You're the one saying "Obamacare is so great," not me. Everybody knows that Obamacare isn't perfect, or even close to it. That's because flaws were deliberately introduced into the original legislation, flaws that Republicans wanted, in order to possibly appease them--as at the time, it wasn't at all clear that it would get the 60 votes needed in the Senate. Then, of course, Trump attacked Obamacare and weakened it, as I explained earlier. Its flaws are Republicans' fault.

 

You're also misstating the facts when you say "it delivered higher premiums." That's wrong on two counts. One, the insurance companies raised their premiums, as they had been doing for years. Those increases were actually somewhat smaller than prior to 2014, when Obamacare was introduced. Two, those "higher premiums" are subsidized with tax credits. Without Obamacare, premiums would be just as high as they are now, or higher, but no one would be getting a tax credit to offset them.

 

You lack the intellect to understand the concept that Obamacare is considerably better than nothing but it's also much less than it could be. You somehow view "We like it, but it could be better" as some kind of contradiction. We--as in, most of the country--want a single payer system where everyone would have access to care. However, Republicans prefer that people suffer and die, so we can't have that yet. However, they've also failed in their dozens of attempts to destroy Obamacare.

 

So the current situation is a kind of unhappy compromise. Democrats want everyone to have health care; Republicans want only rich white people to have it and for everyone else to die. Thus, the present situation.

"You lack the intellect to understand the concept that Obamacare is considerably better than nothing but it's also much less than it could be."

 

You're acting like the complete federal government takeover of the medical insurance industry is simply a tweak to Obamacare.  In effect you're too dumb to understand that you're actually advocating to repeal and replace the ACA.  Damn...That's what the Republicans want too.  Only they're smart and honest enough to realize that you only completly replace a failed system.  They don't praise Obmacare out of one side of their mouths and attack out of the other.

 

And blaming the failure of Obamacare on Republicans is laughable.  Typical Democrats never take responsibility for their failures.

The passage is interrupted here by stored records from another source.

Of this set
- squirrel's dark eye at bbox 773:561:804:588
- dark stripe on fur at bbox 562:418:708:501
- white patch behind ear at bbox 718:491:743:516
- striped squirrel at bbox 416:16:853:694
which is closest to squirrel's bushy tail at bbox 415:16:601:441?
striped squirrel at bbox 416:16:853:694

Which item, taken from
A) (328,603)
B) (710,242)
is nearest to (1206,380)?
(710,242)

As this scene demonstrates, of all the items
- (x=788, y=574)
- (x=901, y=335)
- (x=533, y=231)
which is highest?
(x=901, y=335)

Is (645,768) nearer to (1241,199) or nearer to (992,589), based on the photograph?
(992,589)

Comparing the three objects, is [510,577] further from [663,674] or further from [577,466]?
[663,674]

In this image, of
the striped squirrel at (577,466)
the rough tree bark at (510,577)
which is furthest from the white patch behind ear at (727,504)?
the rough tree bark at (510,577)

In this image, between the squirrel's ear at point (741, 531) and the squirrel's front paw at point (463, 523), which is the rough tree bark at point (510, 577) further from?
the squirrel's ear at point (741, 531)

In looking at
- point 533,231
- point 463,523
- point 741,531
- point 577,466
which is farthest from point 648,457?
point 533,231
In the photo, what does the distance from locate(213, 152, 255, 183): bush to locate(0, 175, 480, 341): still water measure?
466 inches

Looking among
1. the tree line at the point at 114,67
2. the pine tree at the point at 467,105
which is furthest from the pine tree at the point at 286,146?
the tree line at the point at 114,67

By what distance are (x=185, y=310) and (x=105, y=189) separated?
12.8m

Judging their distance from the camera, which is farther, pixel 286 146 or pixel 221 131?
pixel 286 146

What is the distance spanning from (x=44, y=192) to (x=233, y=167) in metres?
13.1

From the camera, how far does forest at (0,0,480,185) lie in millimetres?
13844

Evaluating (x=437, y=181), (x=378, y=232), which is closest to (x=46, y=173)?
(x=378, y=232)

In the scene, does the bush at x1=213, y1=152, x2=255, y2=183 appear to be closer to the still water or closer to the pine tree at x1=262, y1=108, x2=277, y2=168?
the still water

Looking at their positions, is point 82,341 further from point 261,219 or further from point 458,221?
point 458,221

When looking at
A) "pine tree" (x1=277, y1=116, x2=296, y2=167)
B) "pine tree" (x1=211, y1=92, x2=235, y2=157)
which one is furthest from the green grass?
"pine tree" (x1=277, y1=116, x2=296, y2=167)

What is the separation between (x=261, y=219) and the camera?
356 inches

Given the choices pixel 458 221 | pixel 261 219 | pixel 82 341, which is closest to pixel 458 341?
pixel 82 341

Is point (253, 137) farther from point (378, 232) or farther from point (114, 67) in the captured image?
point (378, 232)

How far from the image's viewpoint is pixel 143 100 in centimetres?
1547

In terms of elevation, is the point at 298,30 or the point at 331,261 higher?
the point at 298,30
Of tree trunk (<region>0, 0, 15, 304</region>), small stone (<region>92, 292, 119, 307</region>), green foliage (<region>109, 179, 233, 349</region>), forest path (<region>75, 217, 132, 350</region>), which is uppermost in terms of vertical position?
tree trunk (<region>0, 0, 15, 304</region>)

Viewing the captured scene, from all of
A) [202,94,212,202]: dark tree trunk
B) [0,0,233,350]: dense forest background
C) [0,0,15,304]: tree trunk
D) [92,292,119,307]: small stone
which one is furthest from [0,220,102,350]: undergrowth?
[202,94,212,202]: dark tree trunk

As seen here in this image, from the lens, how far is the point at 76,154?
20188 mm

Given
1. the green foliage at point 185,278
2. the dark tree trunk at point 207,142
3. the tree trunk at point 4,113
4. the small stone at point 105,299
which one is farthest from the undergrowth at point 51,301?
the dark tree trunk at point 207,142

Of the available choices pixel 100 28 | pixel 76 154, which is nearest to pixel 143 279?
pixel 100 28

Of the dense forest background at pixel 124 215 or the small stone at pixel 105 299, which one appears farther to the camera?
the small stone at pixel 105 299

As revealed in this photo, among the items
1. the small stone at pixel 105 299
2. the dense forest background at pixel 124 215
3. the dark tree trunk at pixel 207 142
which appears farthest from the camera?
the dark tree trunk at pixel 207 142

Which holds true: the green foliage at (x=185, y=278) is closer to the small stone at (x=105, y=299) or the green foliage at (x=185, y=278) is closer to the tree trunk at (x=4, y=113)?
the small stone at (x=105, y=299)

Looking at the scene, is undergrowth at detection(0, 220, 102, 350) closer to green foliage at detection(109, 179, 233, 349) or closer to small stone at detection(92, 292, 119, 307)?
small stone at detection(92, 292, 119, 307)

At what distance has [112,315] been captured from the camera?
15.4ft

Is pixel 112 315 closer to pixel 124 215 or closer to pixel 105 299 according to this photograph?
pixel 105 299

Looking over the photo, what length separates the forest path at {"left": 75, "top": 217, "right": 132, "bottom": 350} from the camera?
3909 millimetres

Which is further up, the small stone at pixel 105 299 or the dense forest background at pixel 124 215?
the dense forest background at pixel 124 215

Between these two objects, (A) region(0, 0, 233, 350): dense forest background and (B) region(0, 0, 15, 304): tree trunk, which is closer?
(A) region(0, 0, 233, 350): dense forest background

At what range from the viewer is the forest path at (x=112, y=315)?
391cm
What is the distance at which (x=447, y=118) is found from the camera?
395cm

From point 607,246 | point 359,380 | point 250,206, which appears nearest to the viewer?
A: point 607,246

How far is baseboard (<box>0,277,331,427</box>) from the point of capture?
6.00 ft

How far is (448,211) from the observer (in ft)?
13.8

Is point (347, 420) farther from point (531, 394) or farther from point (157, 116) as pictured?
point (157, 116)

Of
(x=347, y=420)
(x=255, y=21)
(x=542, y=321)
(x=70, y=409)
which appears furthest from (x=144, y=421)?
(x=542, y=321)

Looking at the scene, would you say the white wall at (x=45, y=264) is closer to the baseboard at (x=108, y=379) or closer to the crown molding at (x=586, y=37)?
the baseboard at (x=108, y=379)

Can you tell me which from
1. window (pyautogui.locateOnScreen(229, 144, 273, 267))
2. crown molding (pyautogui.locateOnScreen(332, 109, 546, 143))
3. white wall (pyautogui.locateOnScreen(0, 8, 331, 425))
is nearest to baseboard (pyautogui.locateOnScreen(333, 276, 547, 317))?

      "And blaming the failure of Obamacare on Republicans is laughable.  Typical Democrats never take responsibility for their failures." ------ The TRUTH.

True compromise, option to buy into Medicare, like obama care is now, but the dems have to be willing to get the lawyers out of the way with tort reform, and the republicans have to be willing to let the Insurance companies lose out on these customers. This is the only way to save money, in other words, it will never get done. 

 

Originally posted by: David Miller

      "And blaming the failure of Obamacare on Republicans is laughable.  Typical Democrats never take responsibility for their failures." ------ The TRUTH.


A lie, referred to in all caps as the "TRUTH," is still a lie.